Just when you think you’ve found your favourites, you dive down another alley and get hit by another pleasant surprise.
Such is the diversity and beauty of the Logan food scene.
Since first discovering Manok Park at Underwood Central, I’ve returned a further two times in a fortnight.
Korean food has been rising in popularity for a while, but it’s probably fair to say it was pigeon-holed as an all-you-can-eat barbecue option.
That’s fast-changing, and this neatly decked-out restaurant in Underwood is a great example.

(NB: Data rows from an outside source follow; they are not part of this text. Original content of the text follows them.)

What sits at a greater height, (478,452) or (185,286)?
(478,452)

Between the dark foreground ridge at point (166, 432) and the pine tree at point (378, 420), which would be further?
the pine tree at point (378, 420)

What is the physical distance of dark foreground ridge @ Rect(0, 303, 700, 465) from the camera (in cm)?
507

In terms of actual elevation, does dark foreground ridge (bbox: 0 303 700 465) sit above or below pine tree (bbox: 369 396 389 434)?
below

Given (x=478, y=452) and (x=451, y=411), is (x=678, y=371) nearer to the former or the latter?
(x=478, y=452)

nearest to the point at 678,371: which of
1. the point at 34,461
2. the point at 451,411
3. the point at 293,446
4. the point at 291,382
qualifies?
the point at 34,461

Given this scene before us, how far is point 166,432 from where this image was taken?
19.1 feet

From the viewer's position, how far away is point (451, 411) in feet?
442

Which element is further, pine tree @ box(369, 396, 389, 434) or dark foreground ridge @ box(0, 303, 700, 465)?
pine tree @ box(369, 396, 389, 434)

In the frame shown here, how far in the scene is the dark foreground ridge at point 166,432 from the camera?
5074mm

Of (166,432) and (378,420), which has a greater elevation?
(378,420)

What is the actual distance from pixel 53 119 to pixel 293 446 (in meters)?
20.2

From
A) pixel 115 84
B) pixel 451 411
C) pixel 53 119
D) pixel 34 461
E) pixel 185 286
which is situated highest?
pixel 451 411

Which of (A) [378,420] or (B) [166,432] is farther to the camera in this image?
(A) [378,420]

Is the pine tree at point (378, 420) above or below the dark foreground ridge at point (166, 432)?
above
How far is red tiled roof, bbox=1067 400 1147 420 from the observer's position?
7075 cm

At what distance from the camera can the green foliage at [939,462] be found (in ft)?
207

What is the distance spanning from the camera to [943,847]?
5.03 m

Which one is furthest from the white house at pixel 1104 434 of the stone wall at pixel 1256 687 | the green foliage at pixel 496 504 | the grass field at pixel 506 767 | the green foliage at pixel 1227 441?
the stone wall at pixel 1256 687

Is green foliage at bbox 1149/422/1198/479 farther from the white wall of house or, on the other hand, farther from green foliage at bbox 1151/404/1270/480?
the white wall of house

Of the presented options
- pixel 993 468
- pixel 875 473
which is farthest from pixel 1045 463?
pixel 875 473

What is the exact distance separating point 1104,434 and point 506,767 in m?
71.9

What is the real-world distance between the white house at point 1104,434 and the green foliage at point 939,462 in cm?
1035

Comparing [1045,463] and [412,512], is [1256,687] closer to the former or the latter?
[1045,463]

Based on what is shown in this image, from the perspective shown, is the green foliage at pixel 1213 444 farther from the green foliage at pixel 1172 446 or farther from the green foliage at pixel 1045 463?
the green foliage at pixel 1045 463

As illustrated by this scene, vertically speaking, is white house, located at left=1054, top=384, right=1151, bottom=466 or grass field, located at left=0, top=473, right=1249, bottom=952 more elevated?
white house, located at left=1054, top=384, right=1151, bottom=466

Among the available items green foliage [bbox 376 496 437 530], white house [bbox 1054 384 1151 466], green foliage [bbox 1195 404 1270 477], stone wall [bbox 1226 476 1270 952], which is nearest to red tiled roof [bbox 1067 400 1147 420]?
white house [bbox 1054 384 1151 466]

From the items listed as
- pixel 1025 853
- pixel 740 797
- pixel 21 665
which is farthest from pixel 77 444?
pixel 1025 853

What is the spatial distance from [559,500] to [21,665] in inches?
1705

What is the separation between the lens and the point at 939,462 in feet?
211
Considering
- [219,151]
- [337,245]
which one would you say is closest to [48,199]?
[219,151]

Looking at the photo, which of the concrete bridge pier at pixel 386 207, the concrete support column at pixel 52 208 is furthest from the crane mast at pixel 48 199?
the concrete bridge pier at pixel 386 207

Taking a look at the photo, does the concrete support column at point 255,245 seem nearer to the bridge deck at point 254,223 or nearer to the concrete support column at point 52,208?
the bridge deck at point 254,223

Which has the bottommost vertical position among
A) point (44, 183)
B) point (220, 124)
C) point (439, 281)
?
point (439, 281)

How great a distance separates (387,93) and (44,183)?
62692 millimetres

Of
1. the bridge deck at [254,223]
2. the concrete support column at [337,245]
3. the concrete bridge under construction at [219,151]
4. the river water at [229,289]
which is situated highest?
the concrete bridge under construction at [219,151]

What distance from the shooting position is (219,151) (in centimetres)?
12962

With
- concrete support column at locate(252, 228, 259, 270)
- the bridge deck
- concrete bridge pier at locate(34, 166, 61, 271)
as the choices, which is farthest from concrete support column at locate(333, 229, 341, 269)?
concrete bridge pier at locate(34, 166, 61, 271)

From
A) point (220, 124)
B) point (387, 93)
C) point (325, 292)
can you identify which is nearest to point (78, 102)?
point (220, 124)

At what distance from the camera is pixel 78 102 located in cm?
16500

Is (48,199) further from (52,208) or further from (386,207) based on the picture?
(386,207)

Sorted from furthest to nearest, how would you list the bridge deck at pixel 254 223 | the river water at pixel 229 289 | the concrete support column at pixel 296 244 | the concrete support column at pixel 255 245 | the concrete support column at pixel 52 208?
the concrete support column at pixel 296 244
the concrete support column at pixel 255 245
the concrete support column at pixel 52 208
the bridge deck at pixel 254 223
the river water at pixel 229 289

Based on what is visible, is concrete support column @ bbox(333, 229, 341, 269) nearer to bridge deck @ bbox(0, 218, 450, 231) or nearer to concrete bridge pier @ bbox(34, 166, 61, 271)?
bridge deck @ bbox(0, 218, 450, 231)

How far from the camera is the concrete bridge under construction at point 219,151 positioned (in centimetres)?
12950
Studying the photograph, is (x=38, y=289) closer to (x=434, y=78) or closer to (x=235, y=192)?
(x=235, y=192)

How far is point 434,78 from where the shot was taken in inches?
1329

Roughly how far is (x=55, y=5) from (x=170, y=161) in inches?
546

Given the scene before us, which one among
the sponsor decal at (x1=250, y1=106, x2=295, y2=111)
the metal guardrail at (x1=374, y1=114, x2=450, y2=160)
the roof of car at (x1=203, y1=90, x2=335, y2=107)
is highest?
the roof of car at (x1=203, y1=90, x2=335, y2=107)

It has a bustling turnover and everybody seems relaxed as they casually make their way through dishes predominantly shared.
The menu is in English and Korean, and if the number of people of Korean origin is any indication of the standard of food, then we’ve found the golden egg.
Regardless of what you order here, the team will bring out small starter dishes for the table. On Thursday nights, you’ll get a kimchi pancake which is a mixture of pan-fried potato, kimchi and flour.
Along with the chilli-infused daikon, pasta salad and coleslaw, it’s a great way to get the palate prepared for the onslaught of flavours to come.
Spicy or soy marinated raw crab at $22 is a bargain if you can get your head around eating crab that hasn’t been boiled or fried.
Like most dishes on the menu, it comes with rice.
One of the more popular dishes is the Korean fried chicken, but my personal preference is the tonkatsu stick. It’s a little like a schnitzel shaped as a dagwood dog. Unusual, yes. Yummy, absolutely.
Dumplings, octopus, or a number of soups and stews help add diversity and different flavours to the table, as does an authentic version of bulgogi.
The chef’s recommendation is char-grilled pork loin, which again – at $21 – is well-priced. It’s as bit as any other main you’d order around town, and the pork comes with lettuce leaves and condiments which can be wrapped up in a mouthful of pleasantry.
Along with the starters, one dish per person is plenty here.
Service is great. There is a small selection of drinks including three types of beer and a Korean rice wine. If that’s not your cup of tea, then there’s plenty of tea to choose from, water or soft drink.
This place is tucked away, but well worth a try.